The relationship between TDM law and intellectual property law has been a longstanding point of contention. Traditionally, such data has been employed for research, scientific or creative purposes and the process has been protected by the doctrine of fair use. However, owing to the lack of a standardized and uniform framework in the realm of AI’s intersection with IP law, the question of whether or not using copyrighted material for the purpose of training a LLM requires careful consideration.

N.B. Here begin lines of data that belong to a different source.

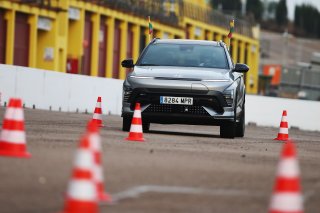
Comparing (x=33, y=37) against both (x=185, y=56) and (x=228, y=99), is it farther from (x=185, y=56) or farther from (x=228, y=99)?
(x=228, y=99)

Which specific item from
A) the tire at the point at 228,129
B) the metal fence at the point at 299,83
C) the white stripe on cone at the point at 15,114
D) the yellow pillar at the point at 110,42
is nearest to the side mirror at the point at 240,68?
the tire at the point at 228,129

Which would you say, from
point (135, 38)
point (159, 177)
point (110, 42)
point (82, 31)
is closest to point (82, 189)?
point (159, 177)

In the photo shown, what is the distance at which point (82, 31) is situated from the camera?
55781 millimetres

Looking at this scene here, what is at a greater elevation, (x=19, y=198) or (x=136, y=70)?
(x=136, y=70)

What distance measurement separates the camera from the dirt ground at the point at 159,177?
8945 mm

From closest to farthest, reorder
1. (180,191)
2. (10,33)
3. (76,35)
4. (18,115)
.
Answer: (180,191)
(18,115)
(10,33)
(76,35)

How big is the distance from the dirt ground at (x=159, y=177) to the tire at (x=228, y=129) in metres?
3.37

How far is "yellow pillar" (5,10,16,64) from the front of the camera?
4662 centimetres

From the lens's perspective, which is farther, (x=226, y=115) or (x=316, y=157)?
(x=226, y=115)

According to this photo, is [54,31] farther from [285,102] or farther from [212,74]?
[212,74]

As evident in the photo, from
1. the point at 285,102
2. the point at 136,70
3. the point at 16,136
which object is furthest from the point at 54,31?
the point at 16,136

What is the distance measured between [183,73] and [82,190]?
12.3 m

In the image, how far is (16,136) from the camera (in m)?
12.1

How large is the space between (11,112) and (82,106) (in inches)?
935
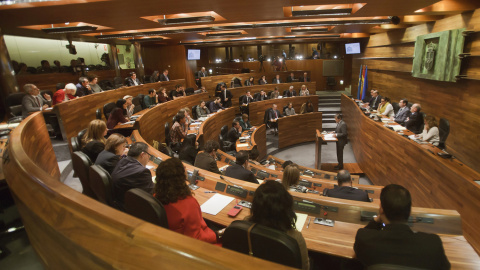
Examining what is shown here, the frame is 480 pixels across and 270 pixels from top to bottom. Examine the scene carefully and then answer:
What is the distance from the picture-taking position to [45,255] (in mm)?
1038

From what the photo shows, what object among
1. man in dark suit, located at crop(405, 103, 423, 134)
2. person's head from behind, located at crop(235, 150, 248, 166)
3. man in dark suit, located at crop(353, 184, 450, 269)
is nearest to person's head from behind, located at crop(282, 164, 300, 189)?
person's head from behind, located at crop(235, 150, 248, 166)

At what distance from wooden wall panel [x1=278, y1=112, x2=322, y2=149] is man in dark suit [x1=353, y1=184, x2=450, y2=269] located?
22.2 ft

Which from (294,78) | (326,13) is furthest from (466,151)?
(294,78)

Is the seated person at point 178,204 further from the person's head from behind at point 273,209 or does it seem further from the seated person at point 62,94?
the seated person at point 62,94

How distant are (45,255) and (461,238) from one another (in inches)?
101

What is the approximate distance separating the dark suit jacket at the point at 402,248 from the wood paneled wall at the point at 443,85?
4855 mm

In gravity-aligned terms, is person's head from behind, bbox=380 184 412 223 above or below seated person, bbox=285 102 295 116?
above

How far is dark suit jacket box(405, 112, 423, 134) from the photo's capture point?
599 centimetres

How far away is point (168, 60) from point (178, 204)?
36.8ft

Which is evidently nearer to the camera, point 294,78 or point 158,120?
point 158,120

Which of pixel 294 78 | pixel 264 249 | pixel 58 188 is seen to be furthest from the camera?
pixel 294 78

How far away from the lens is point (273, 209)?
1.40 metres

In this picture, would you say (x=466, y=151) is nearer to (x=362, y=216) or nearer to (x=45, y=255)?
(x=362, y=216)

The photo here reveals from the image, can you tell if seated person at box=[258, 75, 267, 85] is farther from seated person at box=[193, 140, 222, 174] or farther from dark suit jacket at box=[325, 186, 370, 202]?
dark suit jacket at box=[325, 186, 370, 202]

Title 17 of the USC( the US code )/art 107 of the Copyright Act draws the boundaries in terms of copyright protection in the United States. A very common exception to the usual rights and protections given to the creator of a copyrighted piece of work is the doctrine of fair use, which permits limited use of copyrighted material without having to first acquire permission from the copyright holder. The goal of the fair use doctrine is to balance the rights of the creators with public good by allowing adaptations and renditions of copyrighted pieces of work which includes but is not limited to commentary, search engines, criticism, news reporting, research, and scholarship.

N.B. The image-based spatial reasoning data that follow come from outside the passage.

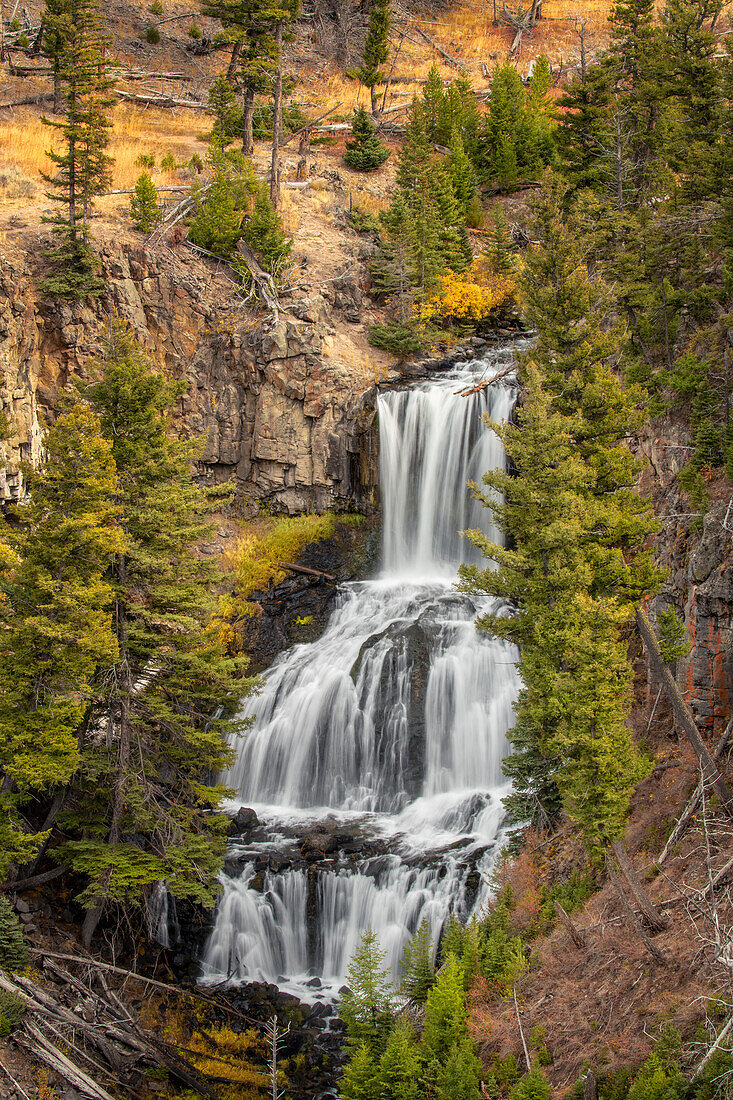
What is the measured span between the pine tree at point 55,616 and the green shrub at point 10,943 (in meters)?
0.78

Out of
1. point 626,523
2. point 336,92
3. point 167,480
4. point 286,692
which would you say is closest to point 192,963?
point 286,692

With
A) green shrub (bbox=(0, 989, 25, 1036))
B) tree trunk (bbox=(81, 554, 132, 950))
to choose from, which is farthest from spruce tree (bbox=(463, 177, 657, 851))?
green shrub (bbox=(0, 989, 25, 1036))

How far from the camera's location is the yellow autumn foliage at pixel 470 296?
109ft

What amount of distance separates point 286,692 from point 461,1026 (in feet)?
42.3

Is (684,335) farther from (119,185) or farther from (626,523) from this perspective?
(119,185)

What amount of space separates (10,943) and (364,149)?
3962 centimetres

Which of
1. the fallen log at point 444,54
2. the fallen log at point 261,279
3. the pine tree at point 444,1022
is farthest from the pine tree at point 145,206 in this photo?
the fallen log at point 444,54

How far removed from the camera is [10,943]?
1397 cm

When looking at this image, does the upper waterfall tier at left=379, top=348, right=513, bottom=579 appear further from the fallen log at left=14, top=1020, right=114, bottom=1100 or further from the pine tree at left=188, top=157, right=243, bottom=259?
the fallen log at left=14, top=1020, right=114, bottom=1100

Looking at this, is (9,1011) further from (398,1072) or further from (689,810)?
(689,810)

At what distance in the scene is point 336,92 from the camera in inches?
2072

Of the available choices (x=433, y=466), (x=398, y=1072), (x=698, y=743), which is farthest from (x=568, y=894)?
(x=433, y=466)

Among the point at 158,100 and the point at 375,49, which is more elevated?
the point at 375,49

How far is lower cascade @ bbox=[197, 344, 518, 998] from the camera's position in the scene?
18.0 m
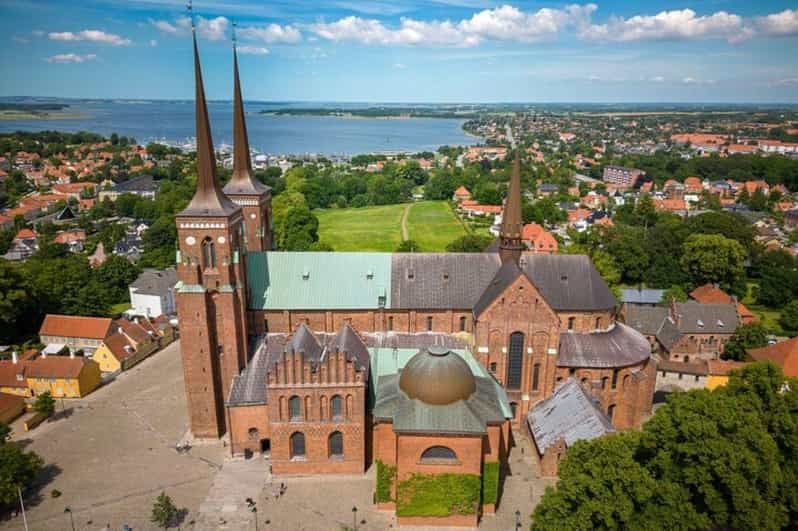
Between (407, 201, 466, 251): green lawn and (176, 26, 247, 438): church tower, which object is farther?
(407, 201, 466, 251): green lawn

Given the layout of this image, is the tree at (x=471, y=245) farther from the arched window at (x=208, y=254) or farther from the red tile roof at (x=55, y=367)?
the red tile roof at (x=55, y=367)

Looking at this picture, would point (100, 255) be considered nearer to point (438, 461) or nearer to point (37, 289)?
point (37, 289)

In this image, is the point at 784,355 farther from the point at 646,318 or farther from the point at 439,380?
the point at 439,380

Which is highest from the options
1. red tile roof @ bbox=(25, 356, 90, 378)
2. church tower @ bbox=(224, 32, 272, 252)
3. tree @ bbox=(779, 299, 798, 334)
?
church tower @ bbox=(224, 32, 272, 252)

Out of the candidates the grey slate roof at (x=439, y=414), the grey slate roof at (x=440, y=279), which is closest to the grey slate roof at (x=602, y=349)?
the grey slate roof at (x=440, y=279)

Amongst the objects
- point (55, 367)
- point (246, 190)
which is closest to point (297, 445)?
point (246, 190)

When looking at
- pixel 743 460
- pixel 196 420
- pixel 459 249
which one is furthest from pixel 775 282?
pixel 196 420

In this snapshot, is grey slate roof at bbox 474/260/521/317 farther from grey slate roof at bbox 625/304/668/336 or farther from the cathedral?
grey slate roof at bbox 625/304/668/336

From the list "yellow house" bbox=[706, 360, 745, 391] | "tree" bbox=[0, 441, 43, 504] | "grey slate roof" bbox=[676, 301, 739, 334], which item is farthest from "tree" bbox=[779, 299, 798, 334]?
"tree" bbox=[0, 441, 43, 504]
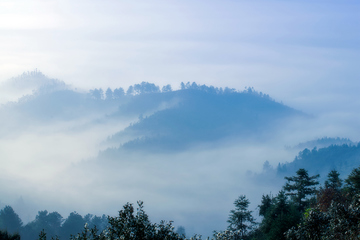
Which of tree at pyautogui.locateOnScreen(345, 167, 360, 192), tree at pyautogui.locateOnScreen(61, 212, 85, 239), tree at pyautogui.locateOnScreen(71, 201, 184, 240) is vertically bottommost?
tree at pyautogui.locateOnScreen(71, 201, 184, 240)

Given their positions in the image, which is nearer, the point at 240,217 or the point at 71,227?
the point at 240,217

A 2005 copyright infringement class action suit against Google is an apt illustration of the applicability of the fair use doctrine in the case of an overlap between strides in technological innovation, public good and the protection of intellectual property. Google launched the Google Book Search in 2002 scanning millions of books to update its search engine. Initially limiting itself to books available only in the public domain, Google in 2004 scanned entire copies of copyrighted books to enable its users to find words and phrases as they would with web sites, along with other advanced search features. In the 2015 ruling of the case Authors Guild vs Google Inc., the Supreme Court of the United States ruled in favour of Google Inc., stating that the usage of the copyrighted material fell under the purview of the doctrine of fair use. In doing so, the court relied on the 4 factor test laid down the landmark case of folsom v marsh, reiterating that for a piece of work to be considered a “fair use” of a copyrighted work the factors to be considered include both the degree of transformativeness and the ascertainment of whether the derivative work is of a commercial or a non commercial nature.
While text-to-image LLMs like Stable diffusion and GPT-4o are free to use, there are paid premium versions available. Infact, the ability to create Ghibli art that was previously available on the free version of ChatGPT is now exclusively available for premium users.

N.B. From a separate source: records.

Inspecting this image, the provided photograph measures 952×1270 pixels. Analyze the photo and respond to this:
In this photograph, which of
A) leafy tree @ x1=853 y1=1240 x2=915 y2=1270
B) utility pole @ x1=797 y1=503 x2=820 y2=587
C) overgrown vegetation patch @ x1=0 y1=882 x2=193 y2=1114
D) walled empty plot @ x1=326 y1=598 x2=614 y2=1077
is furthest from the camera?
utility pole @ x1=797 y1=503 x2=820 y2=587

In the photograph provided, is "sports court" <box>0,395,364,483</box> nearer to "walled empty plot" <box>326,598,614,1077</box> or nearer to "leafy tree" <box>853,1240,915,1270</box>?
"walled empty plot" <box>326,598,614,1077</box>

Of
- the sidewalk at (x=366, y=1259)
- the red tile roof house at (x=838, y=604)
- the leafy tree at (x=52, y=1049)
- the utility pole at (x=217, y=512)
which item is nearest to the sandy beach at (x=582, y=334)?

Both these metrics are quite germane to the current generative AI conundrum. The degree of transformativeness test was developed as a relevant factor for fair use in internet or technological realms in the Authors Guild v Google case. The transformative nature of the later work often lies in its ability to offer the public a previously inaccessible benefit, a benefit that would otherwise remain unavailable. This aspect of transformativeness plays a significant role in a fair use analysis and can potentially exempt what would otherwise be considered a clear copyright infringement from liability.
Back in 2023, authorsguild filed a class-action suit against OpenAI in the Southern District of New York for copyright infringement of their works of fiction on behalf of a class of fiction writers whose works have been used to train GPT.
While a definitive global legal stance on the application of national or international principles concerning TDM laws in relation to generative AI remains elusive, examining Directive (EU) 2019/790 of 17 April 2019 on copyright and related rights in the Digital Single Market (Copyright Directive) may provide some clarity on the current situation. The 2019 amendment to the EU’s Digital Single Market Act expanded Article 3 (exceptions to copyright) by adding the “TDM for any purpose” exception to the already existing exception for research purposes. With the provision of copyright holders retaining an option to opt out and prevent their work from being used for any data mining purposes, the EU bill presents itself to be a forerunner in attempting to navigate the fine line between balancing free and fair use and protecting the intellectual property rights of creators.
Japan, incidentally the place of origin of Studio Ghibli, released draft guidelines back in 2024 discussing the impact of opening up art30(4) of Japan’s copyright law which states “ It is permissible to exploit a work, in any way and to the extent considered necessary, in any of the following cases, or in any other case in which it is not a person’s purpose to personally enjoy or cause another person to enjoy the thoughts or sentiments expressed in that work; provided, however, that this does not apply if the action would unreasonably prejudice the interests of the copyright owner in light of the nature or purpose of the work or the circumstances of its exploitation”.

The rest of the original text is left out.